GIVEN DATA:
################

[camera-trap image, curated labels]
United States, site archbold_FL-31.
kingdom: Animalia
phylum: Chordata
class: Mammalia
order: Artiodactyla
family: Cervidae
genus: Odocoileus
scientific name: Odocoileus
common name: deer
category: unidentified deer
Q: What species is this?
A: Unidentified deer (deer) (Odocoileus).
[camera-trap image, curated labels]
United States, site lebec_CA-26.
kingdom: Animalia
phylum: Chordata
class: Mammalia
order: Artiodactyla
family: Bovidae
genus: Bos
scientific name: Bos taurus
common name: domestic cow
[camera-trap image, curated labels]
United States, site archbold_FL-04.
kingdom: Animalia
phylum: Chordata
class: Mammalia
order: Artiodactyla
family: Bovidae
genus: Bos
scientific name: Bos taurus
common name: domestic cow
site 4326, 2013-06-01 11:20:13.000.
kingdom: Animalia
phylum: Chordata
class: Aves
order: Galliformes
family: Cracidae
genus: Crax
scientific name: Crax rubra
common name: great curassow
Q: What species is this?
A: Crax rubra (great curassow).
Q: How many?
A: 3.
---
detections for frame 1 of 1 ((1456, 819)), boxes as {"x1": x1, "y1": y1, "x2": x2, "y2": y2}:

################

ASSIGNED TASK:
In full and word for word, output the entries.

SOLUTION TO THIS EXERCISE:
[camera-trap image, curated labels]
United States, site archbold_FL-31.
kingdom: Animalia
phylum: Chordata
class: Mammalia
order: Artiodactyla
family: Cervidae
genus: Odocoileus
scientific name: Odocoileus
common name: deer
category: unidentified deer
Q: What species is this?
A: Unidentified deer (deer) (Odocoileus).
[camera-trap image, curated labels]
United States, site lebec_CA-26.
kingdom: Animalia
phylum: Chordata
class: Mammalia
order: Artiodactyla
family: Bovidae
genus: Bos
scientific name: Bos taurus
common name: domestic cow
[camera-trap image, curated labels]
United States, site archbold_FL-04.
kingdom: Animalia
phylum: Chordata
class: Mammalia
order: Artiodactyla
family: Bovidae
genus: Bos
scientific name: Bos taurus
common name: domestic cow
site 4326, 2013-06-01 11:20:13.000.
kingdom: Animalia
phylum: Chordata
class: Aves
order: Galliformes
family: Cracidae
genus: Crax
scientific name: Crax rubra
common name: great curassow
Q: What species is this?
A: Crax rubra (great curassow).
Q: How many?
A: 3.
---
detections for frame 1 of 1 ((1456, 819)), boxes as {"x1": x1, "y1": y1, "x2": x2, "y2": y2}:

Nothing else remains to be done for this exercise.